Math-The language of patterns
“Dad, look! A car shaped cloud”. The four-year old’s excitement went unnoticed by his dad. He is in a hurry to drop his son off at school and then rush to his office. He is visibly irritated with all the traffic on the road, honking of the cars, and the dust. “What’s with Mondays and people getting blues about it. Everyone seems to be in a bad mood. God! Mondays are so annoying”, he just was thinking to himself. The next weekend is not until 5 more days. He somehow has to drag himself through the week to the other end when he can enjoy some peace. The watch on the dashboard was signalling ten minutes past eight. He knows that the watch is set 15 minutes faster than the correct time and it is actually just five minutes to eight right now.

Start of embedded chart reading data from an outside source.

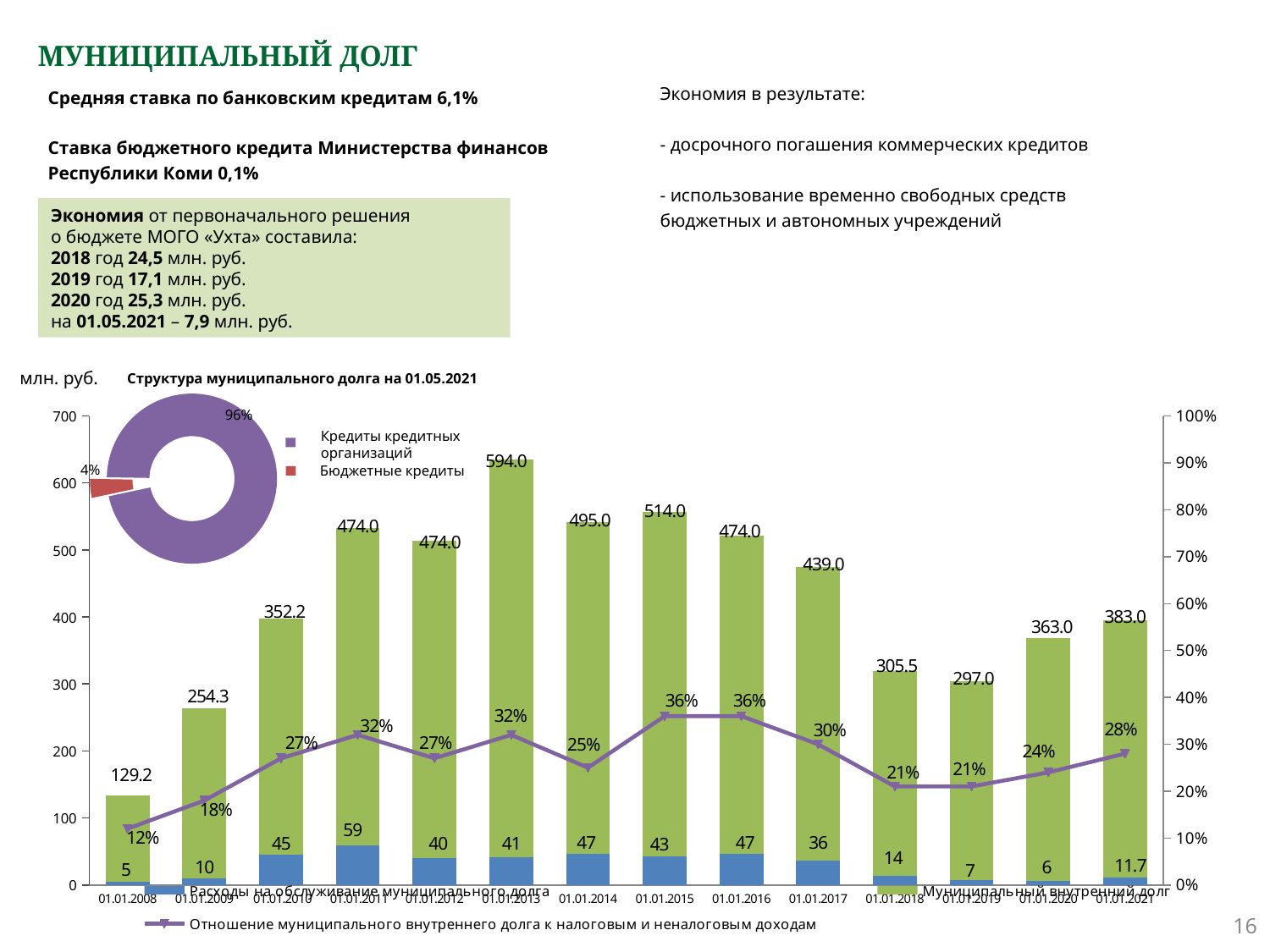
In the bar chart at the bottom, what is the difference between 'Муниципальный внутренний долг' on 01.01.2021 and on 01.01.2020? 20.0 How many series does the legend of the bar chart at the bottom list? 3 How many dates are shown on the x axis of the bar chart at the bottom? 14 In the bar chart at the bottom, what is the value of 'Отношение муниципального внутреннего долга к налоговым и неналоговым доходам' for 01.01.2021? 28% In the donut chart 'Структура муниципального долга на 01.05.2021', what share is 'Бюджетные кредиты'? 4% What type of chart is 'Структура муниципального долга на 01.05.2021'? Donut (pie) chart In the bar chart at the bottom, which date has the lowest value of 'Муниципальный внутренний долг'? 01.01.2008 In the bar chart at the bottom, what is the value of 'Муниципальный внутренний долг' for 01.01.2013? 594.0 In the bar chart at the bottom, which is larger: 'Муниципальный внутренний долг' on 01.01.2015 or on 01.01.2017? 01.01.2015 In the donut chart 'Структура муниципального долга на 01.05.2021', what share is 'Кредиты кредитных организаций'? 96% In the bar chart at the bottom, which date has the highest value of 'Муниципальный внутренний долг'? 01.01.2013 In the bar chart at the bottom, what is the value of 'Расходы на обслуживание муниципального долга' for 01.01.2011? 59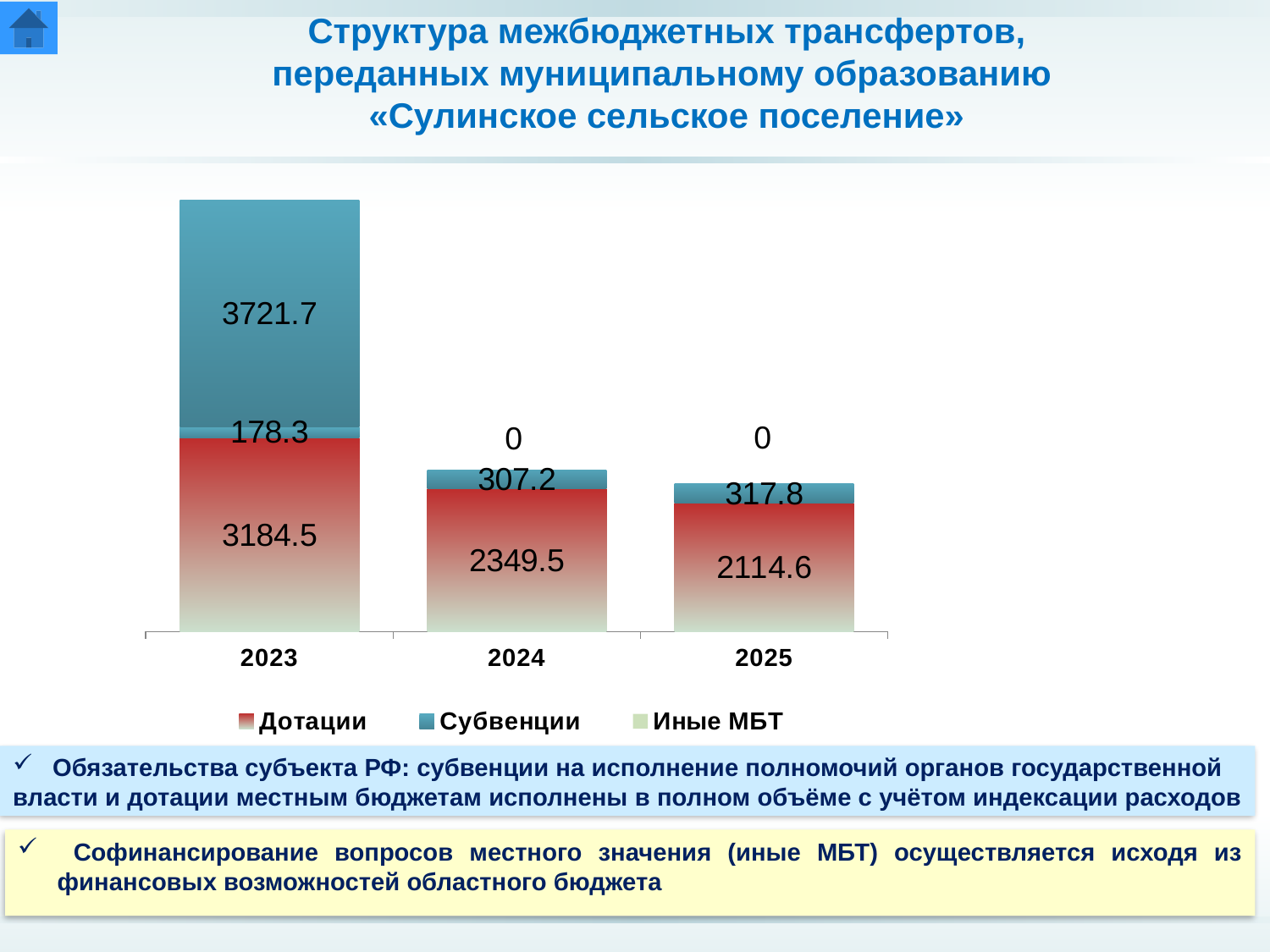
What is the total of the stacked bar for 2024? 2656.7 In which year is the value of Субвенции the highest? 2025 What is the value of Субвенции for 2025? 317.8 How many series does the legend list? 3 What is the difference between the Дотации values for 2023 and 2024? 835.0 Does the value of Дотации rise or fall from 2023 to 2025? fall What is the value of Иные МБТ for 2023? 3721.7 What is the value of Иные МБТ for 2024? 0 How many years (categories) are shown on the x axis? 3 What is the value of Дотации for 2023? 3184.5 What type of chart is shown on the slide? stacked bar chart In which year is the value of Дотации the lowest? 2025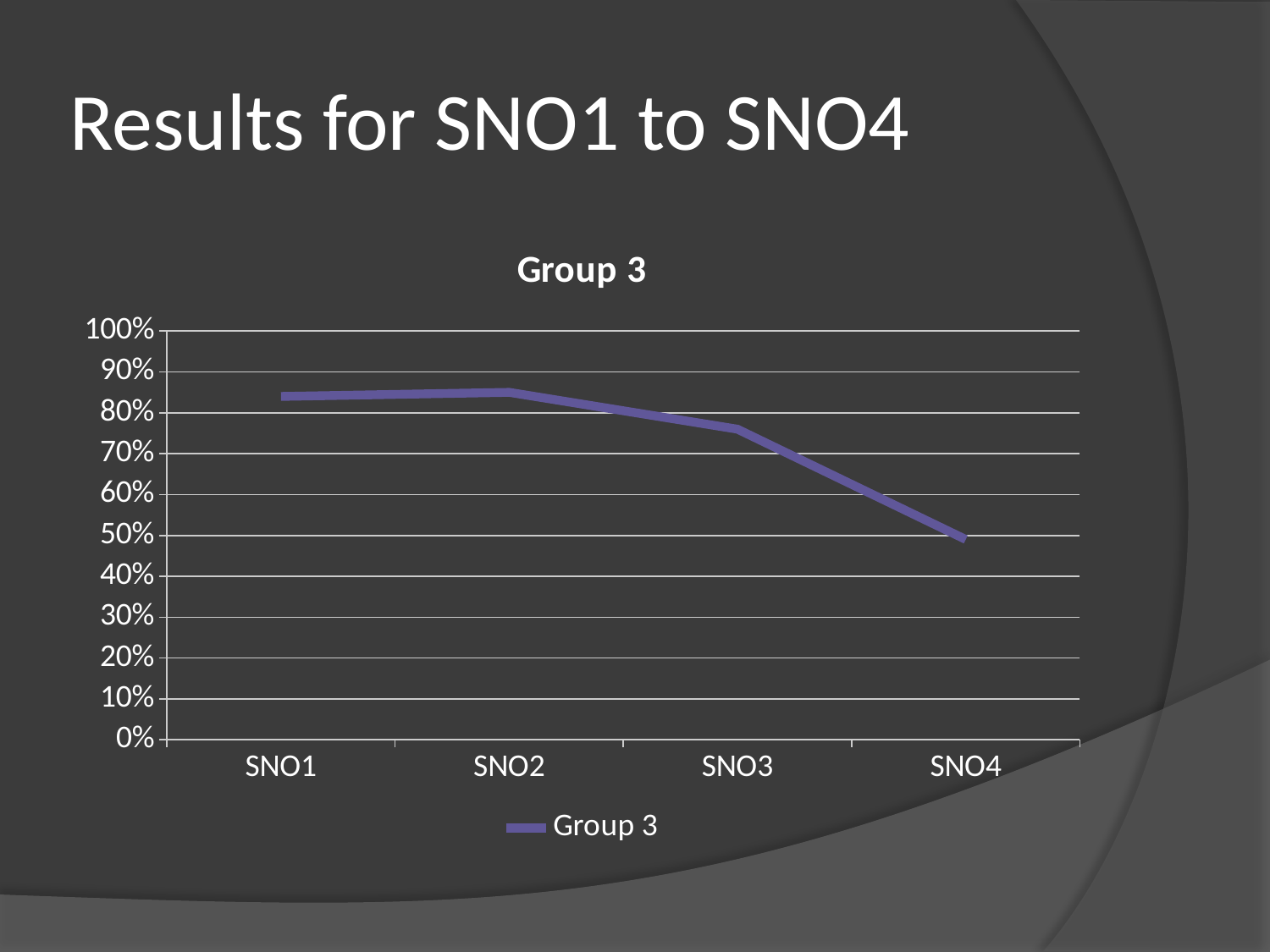
Which is larger, the value for SNO3 or the value for SNO4? SNO3 What kind of chart is shown on the slide? line chart Is the value for SNO2 greater or less than 90%? less How many series does the legend list? 1 Which category has the lowest value? SNO4 Which is larger, the value for SNO1 or the value for SNO3? SNO1 What is the title of the chart? Group 3 Do the values generally rise or fall from SNO1 to SNO4? fall Is the value for SNO1 greater or less than 80%? greater Is the value for SNO4 greater or less than 60%? less How many categories are shown on the x axis? 4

So, he still has enough time to drop his son and reach office by eight thirty.
Isn’t this a common scene in most of our lives?
But let’s look at some basic observations here. Why does the boy see it as a car shaped cloud and not just a cloud? Why should people get worried about a Monday and not a Thursday? Why do we always count time until the next weekend? Why do people set their watches faster when they know and calculate the right time despite that?
The answer is quite simple. We are wired to seek patterns in everything around us. Whether it is physical shapes, time, or space. Our natural tendency is to convert any abstract information into known patterns and then perceive them using our existing mind maps about the world. This is true for everything that we learn from how to walk to how to learn complex concepts in various domains that we are interested in.
Now, let us apply this idea to how we perceive math. By nature, math is a language of repeated patterns. All the theorems and concepts that we learn from school until the time we graduate are all patterns that repeated themselves. For example, Pythagorean Triplets are three sides of a triangle that repeatedly fit a pattern if the triangle happened to be right-angled; progressions are a series of numbers that repeatedly occur in a specific pattern for a given condition.
Shouldn’t we be left alone to explore patterns like these and learn from the maps we make? Why is it that we are forced to learn math as a series of factoids that have no pattern? This method of forcing the abstract ideas by discounting the obvious patterns that they occur in makes math a dull and boring subject to learn.
The “Nash Equilibrium” that earned John Forbes Nash Jr. a Nobel prize in economics for his contributions to game theory, Alan Turing’s breakthrough on deciphering the code for Enigma during second world war which aided in a somewhat positive outcome to end the war; and even the proof of sum of n natural numbers is “-1/12” submitted by Srinivas Ramanujan to his mentor Dr. Hardy in Cambridge university are all classic examples of how seeking patterns in mathematics will lead to solving unsolved problems.
Most of the extraordinary mathematicians had someone who recognized and supported their ability to see and explore patterns. Those are some examples of the mathematicians from pop-culture, but if you dig deeper, you will find that all patrons of math have become so, because they got a chance to wonder, explore and discover the patterns themselves.
So, here’s the closing thought: Go out there and find mathematical patterns in the most mundane things. Savour the taste of those orderly structures from the chaos of life. Who knows, you may stumble upon on a pattern that has never been seen before.